Students Elisa Locatelli and Elizaveta Danilidi strategically opted to face the tower towards the internal port, defining an introverted square as the main entrance to the site, under multifunctional volumes cantilevered from two central functional cores. The open terraces between the cultural and sports volumes propel social interaction and a brand-new relation with the coastal environment, while the skin of the buildings vibrates with the bora-wind blow. Students Ani Periashvili and Ekaterine Meskhi instead directly integrated the tower into the torpedo factory in relation to the launch turret. The last span of the factory's shelter was uncovered to serve as a broader public promenade under a pergola, becoming a new public spine that connects the horizontal social activities of the bay, the reactivated factory spaces, and vertical cultural programs on the tower. The new landmark condenses cultural, educational, and sports activities. These public programs are connected by external escalators and lifts, translating the technological legacy of the factory into a vertical machine of social flow. 

Rijekas waterfront
Fig. 14: Mlaka-Torpedo, Google Earth image
Historic picture of torpedo factory, rijeka waterfront
Fig. 15: Torpedo Factory, by Pierre Alain Croset, 2023
Student work, design of the reimagined Rijeka harbour
Fig. 16: PoliMI Students Elisa Locatelli - Elizaveta Danilidi, “MLAKA | BORA (RE)ACTIVE”, 2023
Student work, design of the reimagined Rijeka harbour
Fig. 17: PoliMI Students Ani Periashvili – Ekaterine Meskhi, “CONNECT AND COLLECT | MLAKA”, 2023

As a conclusion, all these various projects demonstrate that the idea of a ‘vertical city’ continues to stimulate the architectural imagination, no longer on the basis of a tabula rasa of the existing, but on the contrary to regenerate Rijeka's waterfront by enhancing its historical memory as a port city.
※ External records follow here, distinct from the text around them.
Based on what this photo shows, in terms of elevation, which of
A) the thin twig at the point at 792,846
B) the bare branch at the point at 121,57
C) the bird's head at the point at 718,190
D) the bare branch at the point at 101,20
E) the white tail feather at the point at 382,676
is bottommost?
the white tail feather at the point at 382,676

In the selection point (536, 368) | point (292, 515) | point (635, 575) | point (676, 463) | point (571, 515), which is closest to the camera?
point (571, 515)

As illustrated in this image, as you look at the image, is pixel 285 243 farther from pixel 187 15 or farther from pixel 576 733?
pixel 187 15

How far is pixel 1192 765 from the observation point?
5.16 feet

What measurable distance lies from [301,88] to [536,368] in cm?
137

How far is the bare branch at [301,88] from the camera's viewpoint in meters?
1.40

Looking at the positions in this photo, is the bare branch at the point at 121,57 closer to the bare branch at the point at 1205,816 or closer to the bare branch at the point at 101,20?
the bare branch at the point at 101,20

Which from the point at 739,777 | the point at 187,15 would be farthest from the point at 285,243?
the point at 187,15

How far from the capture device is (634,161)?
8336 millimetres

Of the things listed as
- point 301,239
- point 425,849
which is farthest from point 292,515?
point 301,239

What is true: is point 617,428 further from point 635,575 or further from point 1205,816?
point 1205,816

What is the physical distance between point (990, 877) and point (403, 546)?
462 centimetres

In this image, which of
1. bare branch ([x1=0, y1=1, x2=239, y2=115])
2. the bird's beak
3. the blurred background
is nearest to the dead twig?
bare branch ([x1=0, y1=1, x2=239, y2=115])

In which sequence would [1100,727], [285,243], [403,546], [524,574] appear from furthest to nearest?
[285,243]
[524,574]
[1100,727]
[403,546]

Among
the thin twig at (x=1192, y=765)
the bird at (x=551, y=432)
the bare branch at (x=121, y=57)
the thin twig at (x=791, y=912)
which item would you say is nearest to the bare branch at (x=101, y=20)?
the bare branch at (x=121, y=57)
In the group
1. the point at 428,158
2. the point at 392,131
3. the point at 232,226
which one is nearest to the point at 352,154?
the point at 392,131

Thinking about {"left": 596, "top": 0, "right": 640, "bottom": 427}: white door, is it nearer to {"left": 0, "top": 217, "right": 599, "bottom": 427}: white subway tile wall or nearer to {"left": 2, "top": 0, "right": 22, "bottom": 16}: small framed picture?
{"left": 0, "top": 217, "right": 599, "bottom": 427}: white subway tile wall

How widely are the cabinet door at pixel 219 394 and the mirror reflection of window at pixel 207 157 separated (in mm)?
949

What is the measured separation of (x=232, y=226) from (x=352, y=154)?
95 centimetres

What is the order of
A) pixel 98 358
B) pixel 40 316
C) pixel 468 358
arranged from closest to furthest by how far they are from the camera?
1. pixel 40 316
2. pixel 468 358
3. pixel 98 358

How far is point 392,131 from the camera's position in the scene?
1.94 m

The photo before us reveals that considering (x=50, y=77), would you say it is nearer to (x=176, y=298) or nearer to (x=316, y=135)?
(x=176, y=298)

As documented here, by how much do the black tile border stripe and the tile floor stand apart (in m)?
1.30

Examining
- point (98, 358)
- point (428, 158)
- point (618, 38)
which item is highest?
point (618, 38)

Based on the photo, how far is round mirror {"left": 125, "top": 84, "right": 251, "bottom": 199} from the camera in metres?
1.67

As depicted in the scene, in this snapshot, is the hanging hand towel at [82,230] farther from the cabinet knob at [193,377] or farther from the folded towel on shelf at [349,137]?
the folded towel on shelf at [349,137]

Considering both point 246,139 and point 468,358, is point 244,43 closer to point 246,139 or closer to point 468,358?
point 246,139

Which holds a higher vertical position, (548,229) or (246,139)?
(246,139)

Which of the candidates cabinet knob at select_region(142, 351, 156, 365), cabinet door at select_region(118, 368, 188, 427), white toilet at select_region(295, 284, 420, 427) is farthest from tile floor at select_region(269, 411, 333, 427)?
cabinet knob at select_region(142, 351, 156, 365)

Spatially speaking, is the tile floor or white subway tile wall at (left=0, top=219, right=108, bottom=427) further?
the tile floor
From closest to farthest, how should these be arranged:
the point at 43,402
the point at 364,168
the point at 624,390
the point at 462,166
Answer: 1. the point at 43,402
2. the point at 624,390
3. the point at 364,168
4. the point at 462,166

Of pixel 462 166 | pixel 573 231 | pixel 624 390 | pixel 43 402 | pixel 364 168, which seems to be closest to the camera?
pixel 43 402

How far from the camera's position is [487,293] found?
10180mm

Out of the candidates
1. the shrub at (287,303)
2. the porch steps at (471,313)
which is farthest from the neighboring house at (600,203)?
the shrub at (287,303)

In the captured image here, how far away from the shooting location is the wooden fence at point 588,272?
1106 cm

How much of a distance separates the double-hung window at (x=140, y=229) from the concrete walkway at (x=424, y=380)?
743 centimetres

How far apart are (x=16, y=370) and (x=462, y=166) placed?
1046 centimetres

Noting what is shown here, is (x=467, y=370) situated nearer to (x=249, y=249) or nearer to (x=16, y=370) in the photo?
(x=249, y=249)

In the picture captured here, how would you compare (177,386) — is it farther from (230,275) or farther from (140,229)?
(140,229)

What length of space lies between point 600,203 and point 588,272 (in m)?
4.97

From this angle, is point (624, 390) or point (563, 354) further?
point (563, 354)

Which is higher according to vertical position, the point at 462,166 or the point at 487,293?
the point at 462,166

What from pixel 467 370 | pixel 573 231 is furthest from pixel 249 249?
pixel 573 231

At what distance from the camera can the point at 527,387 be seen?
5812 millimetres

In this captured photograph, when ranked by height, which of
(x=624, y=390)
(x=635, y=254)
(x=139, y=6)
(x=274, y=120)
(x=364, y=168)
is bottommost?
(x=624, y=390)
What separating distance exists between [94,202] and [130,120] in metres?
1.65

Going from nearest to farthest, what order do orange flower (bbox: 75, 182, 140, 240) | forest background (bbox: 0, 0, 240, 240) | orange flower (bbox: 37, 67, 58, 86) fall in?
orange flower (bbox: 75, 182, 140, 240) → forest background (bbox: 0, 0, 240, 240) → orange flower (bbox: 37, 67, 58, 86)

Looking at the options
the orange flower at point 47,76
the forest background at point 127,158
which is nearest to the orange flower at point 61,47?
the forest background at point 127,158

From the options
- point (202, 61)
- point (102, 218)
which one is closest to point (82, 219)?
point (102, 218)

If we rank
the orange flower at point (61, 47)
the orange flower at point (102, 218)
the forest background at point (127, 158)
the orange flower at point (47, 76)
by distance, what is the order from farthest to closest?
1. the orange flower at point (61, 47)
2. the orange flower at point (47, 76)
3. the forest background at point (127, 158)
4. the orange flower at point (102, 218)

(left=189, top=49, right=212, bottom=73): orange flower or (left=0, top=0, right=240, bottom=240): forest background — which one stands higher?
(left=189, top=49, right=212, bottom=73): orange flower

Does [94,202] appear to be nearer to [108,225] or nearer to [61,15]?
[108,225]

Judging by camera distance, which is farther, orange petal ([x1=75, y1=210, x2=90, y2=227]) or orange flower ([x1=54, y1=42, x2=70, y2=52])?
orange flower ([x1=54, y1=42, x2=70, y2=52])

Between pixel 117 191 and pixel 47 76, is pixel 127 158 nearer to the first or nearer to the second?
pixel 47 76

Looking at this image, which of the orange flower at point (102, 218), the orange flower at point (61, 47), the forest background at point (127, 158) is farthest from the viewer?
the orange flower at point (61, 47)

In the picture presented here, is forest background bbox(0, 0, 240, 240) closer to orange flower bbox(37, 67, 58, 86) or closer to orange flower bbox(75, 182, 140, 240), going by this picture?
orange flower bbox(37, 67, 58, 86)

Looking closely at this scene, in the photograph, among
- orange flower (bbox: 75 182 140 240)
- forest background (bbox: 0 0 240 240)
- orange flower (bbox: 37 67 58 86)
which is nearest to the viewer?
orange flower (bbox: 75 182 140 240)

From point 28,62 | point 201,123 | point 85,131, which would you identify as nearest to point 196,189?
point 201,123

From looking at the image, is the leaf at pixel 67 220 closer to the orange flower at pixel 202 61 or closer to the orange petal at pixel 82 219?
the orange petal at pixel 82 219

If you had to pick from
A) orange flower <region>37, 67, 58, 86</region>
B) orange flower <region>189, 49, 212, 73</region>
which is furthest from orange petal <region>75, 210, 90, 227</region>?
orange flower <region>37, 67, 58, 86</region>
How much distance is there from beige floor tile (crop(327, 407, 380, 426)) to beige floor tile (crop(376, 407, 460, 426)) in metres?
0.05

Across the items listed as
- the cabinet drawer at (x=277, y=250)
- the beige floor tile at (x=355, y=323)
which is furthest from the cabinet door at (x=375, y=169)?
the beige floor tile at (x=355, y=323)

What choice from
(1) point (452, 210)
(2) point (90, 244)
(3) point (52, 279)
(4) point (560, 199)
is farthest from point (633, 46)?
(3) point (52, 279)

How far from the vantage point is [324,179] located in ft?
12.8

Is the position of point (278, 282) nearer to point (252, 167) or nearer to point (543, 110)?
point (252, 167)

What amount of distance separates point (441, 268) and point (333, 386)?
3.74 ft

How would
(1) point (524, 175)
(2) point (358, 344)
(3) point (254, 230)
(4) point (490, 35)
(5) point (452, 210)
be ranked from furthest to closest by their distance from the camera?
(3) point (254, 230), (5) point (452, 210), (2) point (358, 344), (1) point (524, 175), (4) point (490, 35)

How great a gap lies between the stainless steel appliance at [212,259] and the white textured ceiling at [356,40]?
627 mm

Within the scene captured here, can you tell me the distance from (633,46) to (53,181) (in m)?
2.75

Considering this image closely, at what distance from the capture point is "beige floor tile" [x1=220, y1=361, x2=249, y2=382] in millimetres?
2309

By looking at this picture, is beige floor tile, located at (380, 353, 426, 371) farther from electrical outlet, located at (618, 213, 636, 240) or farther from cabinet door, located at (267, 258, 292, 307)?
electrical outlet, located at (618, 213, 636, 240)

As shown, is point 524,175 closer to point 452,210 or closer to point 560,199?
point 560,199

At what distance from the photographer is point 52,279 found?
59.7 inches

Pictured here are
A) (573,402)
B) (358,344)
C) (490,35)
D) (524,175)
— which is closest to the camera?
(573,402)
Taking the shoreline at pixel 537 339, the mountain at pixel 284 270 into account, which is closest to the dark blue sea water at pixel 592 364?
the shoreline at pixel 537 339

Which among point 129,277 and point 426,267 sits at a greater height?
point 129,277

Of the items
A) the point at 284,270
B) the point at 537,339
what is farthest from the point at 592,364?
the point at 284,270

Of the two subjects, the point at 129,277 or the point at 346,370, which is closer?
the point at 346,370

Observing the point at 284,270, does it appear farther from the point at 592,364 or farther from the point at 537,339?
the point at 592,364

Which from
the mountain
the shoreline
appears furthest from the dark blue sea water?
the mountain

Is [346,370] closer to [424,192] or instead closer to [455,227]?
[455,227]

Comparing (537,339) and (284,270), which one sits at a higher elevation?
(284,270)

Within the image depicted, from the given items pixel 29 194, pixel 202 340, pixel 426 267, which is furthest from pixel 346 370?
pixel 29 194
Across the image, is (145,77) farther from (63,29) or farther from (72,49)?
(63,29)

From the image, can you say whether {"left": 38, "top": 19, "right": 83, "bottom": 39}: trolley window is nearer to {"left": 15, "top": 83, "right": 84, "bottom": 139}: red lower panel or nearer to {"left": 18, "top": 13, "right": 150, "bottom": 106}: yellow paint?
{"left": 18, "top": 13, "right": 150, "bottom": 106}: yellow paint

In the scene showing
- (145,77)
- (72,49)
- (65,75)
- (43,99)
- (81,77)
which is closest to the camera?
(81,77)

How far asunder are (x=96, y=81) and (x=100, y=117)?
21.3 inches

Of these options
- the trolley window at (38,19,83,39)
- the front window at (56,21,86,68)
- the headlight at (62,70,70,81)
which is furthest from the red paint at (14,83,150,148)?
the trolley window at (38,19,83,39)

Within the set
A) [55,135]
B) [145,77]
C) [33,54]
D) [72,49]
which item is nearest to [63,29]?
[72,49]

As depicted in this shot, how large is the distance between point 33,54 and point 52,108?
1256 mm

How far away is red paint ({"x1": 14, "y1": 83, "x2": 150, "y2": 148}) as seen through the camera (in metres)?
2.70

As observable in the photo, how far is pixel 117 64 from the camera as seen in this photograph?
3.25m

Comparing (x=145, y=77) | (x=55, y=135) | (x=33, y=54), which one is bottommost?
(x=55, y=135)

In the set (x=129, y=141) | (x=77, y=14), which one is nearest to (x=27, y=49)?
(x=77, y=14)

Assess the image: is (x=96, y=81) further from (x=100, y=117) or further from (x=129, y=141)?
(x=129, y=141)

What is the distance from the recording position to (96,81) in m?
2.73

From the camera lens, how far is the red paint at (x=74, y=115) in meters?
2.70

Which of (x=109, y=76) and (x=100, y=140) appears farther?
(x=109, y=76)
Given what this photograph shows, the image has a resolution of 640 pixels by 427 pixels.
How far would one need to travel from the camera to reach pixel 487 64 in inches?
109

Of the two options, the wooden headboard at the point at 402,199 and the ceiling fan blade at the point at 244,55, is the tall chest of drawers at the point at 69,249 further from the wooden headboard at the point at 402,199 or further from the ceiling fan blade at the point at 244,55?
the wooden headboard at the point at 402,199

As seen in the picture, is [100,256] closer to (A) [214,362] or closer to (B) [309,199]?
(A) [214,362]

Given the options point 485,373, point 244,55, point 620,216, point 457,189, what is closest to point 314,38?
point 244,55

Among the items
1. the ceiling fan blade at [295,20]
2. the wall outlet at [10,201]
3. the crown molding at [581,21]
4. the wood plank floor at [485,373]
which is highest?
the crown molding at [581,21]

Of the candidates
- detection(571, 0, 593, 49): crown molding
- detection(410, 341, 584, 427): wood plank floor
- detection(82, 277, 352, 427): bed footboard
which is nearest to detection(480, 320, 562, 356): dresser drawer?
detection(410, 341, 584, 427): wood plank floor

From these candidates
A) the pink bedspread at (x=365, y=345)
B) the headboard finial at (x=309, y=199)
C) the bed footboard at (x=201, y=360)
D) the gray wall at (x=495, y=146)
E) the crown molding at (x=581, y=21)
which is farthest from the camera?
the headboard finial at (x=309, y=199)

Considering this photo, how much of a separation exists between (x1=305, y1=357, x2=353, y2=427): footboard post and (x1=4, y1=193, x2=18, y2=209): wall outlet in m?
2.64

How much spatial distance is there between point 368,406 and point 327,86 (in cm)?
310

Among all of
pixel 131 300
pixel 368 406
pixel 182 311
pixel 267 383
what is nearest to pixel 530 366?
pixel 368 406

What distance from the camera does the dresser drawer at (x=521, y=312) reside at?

Pierre Alain Croset, Leonardo Zuccaro Marchi, and Luca Capacci led the Architectural Design Studio at Politecnico di Milano in 2023. The course engaged international students in reflecting on the complex vertical building program in the port city of Rijeka, Croatia. 

This blog has been written in the context of discussions in the LDE PortCityFutures research community. It reflects the evolving thoughts of the authors and expresses the discussions between researchers on the socio-economic, spatial and cultural questions surrounding port city relationships. This blog was edited by the PortCityFutures editorial team: Foteini Tsigoni and Vincent Baptist.